Es ist wirklich nicht so, als wäre ich eines dieser Wunderlesekiddis gewesen, dass mit 6 Jahren schon dreimal „die drei Musketiere“ und sechsmal „Harry Potter“ durchgeschmöckert hat. Ganz im Gegenteil. Schon mit dem Lesen-und Schreibenlernen hatte ich lange Zeit mehr oder weniger schwerwiegende Problemchen. Diktate waren lange Zeit mein Mathe. Rechtschreibung und besonders Kommasetzung kam mir immer furchtbar perfektionistisch vor. Versteht doch auch falsch geschrieben jeder was ich meine, wo ist da jetzt das Problem?

Meine Deutschlehrerin erklärte mir dann ganz genau, wo denn da das Problem ist. Als alter Hase im Grundschulgeschäft behandelte sie mich wie alle Rechtschreibproblemfälle und haute mir erbarmungslos regelmäßig 5en und einen ziemlich bedrückt wirkenden Smiley auf meine Papiere. Regelmäßig durfte ich auch meine Nachmittage damit verbringen,  vormals falsch geschrieben Worte in Endlosschleifen korrigiert auf ein am nächsten Tag abzugebendes Papier zu kritzeln.

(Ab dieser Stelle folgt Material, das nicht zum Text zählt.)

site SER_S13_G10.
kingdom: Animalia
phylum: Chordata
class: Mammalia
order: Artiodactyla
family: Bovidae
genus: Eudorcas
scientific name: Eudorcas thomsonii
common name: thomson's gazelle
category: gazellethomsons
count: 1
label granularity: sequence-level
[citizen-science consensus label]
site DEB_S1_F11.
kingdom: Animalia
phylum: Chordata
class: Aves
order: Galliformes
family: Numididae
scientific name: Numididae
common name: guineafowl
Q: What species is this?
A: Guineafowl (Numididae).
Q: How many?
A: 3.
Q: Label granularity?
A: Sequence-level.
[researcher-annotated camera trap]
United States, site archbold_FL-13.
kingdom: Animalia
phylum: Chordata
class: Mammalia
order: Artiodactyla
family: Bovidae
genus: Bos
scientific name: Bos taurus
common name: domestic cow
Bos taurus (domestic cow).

Ich erinnere mich noch genau an den Wendepunkt in dieser doch eher weniger glorreichen Karriere: Kleinalex, motiviert das ganze Rechtschreibwirrwarr endlich in ihre Birne zu bekommen, erledigte ihre alltägliche Korrektur besonders gründlich und schrieb das Wort gleich viermal so oft auf, wie vorgegeben.  Als ich dann wie ein Honigkuchenpferd grinsend vor meiner Deutschlehrerin stand und ihr das Heft in die Hand drückte, ungeduldig auf den sicher gleich folgenden Applaus wartend, bemerkte ich, dass ich der richtigen Schreibweise vor lauter Quantität irgendwie keine Bedeutung mehr beigemessen hatte…Ich glaube meine Deutschlehrerin hat in diesem Moment wirklich ein bisschen an ihrer Berufswahl gezweifelt. Nach einem mitleidigen Blick ihrerseits fing ich jedenfalls bitterlich an zu weinen. Das ist halt so ein Kinderding, wenn einem nichts anderes mehr einfällt.

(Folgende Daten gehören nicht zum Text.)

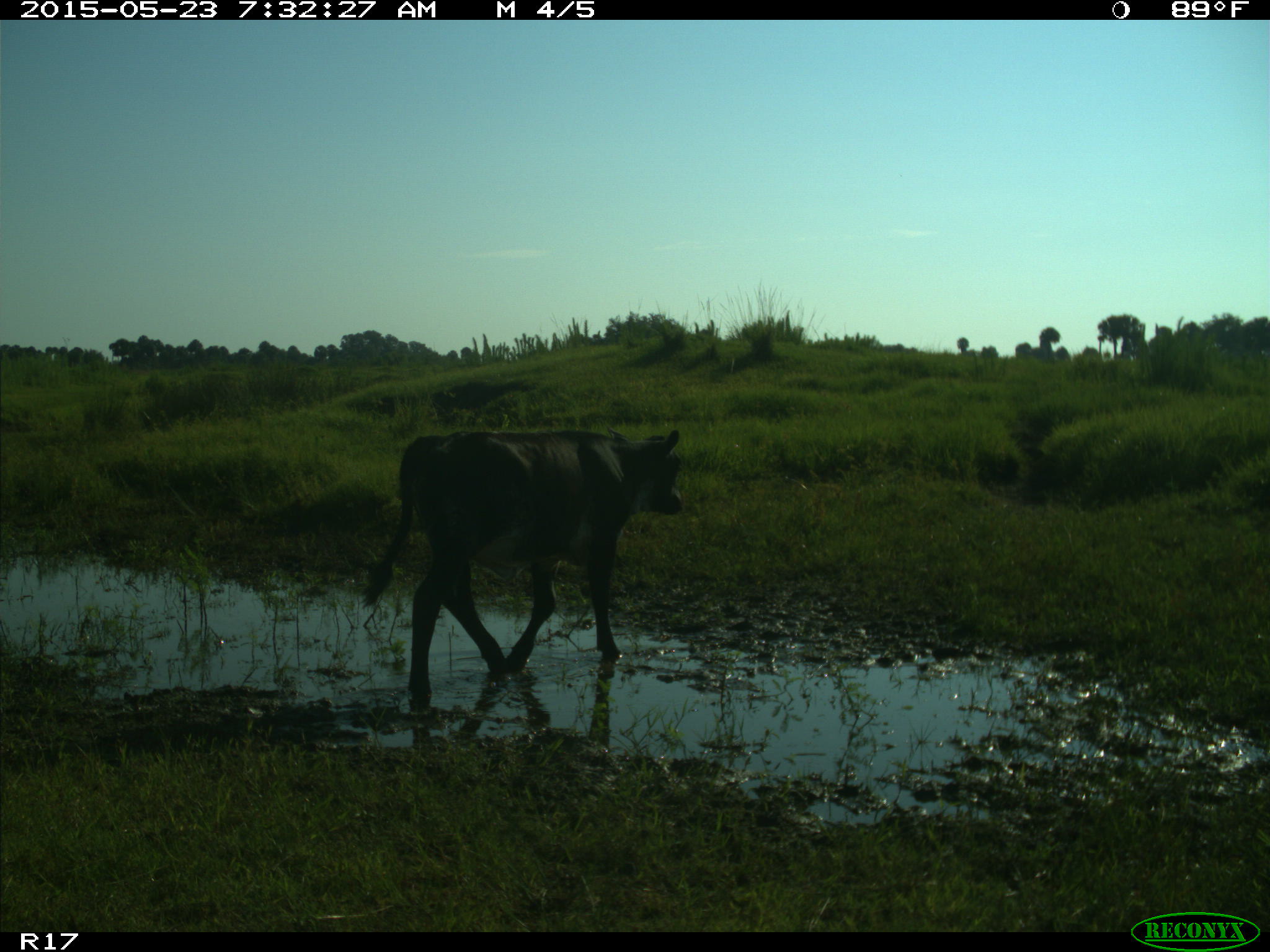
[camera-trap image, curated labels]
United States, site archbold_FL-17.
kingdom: Animalia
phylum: Chordata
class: Mammalia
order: Artiodactyla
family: Bovidae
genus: Bos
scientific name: Bos taurus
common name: domestic cow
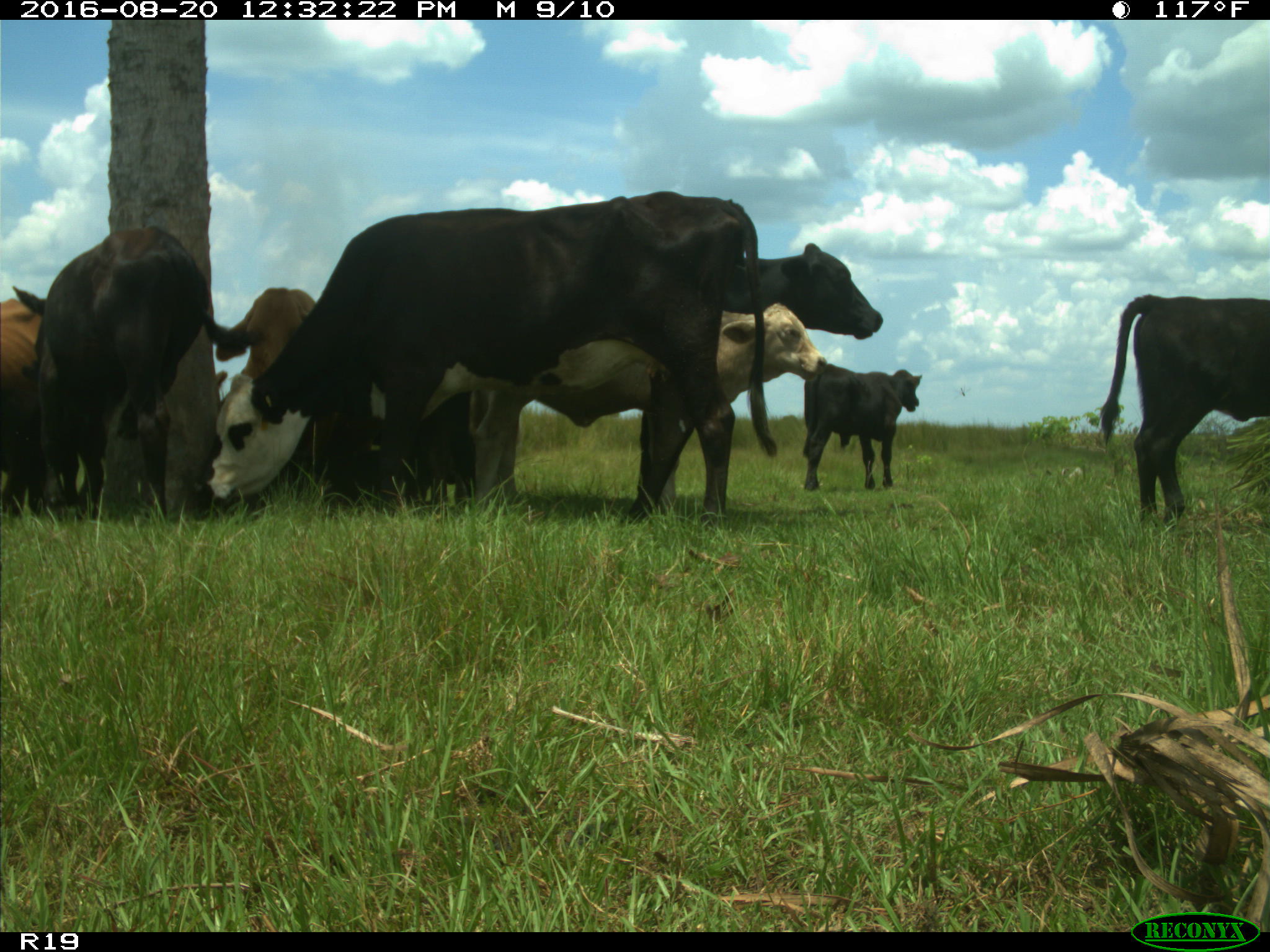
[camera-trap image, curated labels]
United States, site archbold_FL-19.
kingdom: Animalia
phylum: Chordata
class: Mammalia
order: Artiodactyla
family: Bovidae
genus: Bos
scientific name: Bos taurus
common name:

Irgendwann hat das dann doch auch mit den Diktaten geklappt. Wie von selbst. Kommaregeln sind mir zwar immer noch ein Mysterium, aber ich glaube, dass die ähnlich wie Mathe eben einfach nicht zum verstehen, sondern zum befolgen gemacht worden sind. Meinetwegen.

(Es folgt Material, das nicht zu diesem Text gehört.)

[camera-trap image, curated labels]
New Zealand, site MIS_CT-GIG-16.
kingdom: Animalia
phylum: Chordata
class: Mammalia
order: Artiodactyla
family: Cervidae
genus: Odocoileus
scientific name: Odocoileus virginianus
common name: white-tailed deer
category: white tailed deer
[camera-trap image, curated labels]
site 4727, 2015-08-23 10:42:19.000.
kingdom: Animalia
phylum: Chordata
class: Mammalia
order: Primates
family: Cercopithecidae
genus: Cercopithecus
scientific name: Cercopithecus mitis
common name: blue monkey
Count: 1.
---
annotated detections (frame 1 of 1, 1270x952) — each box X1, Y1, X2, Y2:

Nach diesem irgendwie doch ziemlich holprigen Start, bin ich dann aber doch eine totale Deutschliebhaberin geworden. Mir gefiel die Lektüre, vor allem aber gefiel mir das Schreiben. Meistens sogar besser als das Reden. Ich mag die Gewähltheit, die mit dem Schreiben in Verbindung steht und die Gedanken, die sich viel langsamer mit den Worten kreuzen können.

Ich glaube vor ungefähr 5 Jahren hab ich dann das erste Mal das Buch „die Bücherdiebin“ von Markus Zusak gelesen. Zugegeben, im ersten Moment hat mich diese nationalsozialistische Thematik ein bisschen abgeschreckt (bisschen viel N24 geguckt). Dann war ich aber doch überrascht, wie sehr mich grade dieses Buch in den Bann zog. Ich geb es zu; manchmal bin ich ziemlich einfach gestrickt; komplexere Themen schrecken mich ab, genauso wie viele Wort doch immer ein größerer Angang sind. Um nochmal kurz auf das Buch zurück zu kommen: Ich mag die Art wie Worte (denn nichts anderes sind Bücher, aneinander gereihte, sinnproduzierendeWorte) der Protagonistin das Leben retten, weil die Worte sie zur richtigen Zeit an den richtigen Ort geführt haben und ich mag die Art, wie Worten eine ganz ungeheure Kraft zugeschrieben wird, die man glaube ich nur fühlen kann, wen man sich darauf einlässt. Wenn man anfängt zu lesen, wenn man anfängt zu schreiben, wenn man anfängt zu reden.

Ich mag Worte und ich hoffe ihr meine.

Bücher 2

In der Sonne lesen schon so Top Drei der besten Dinge, die man so tun kann!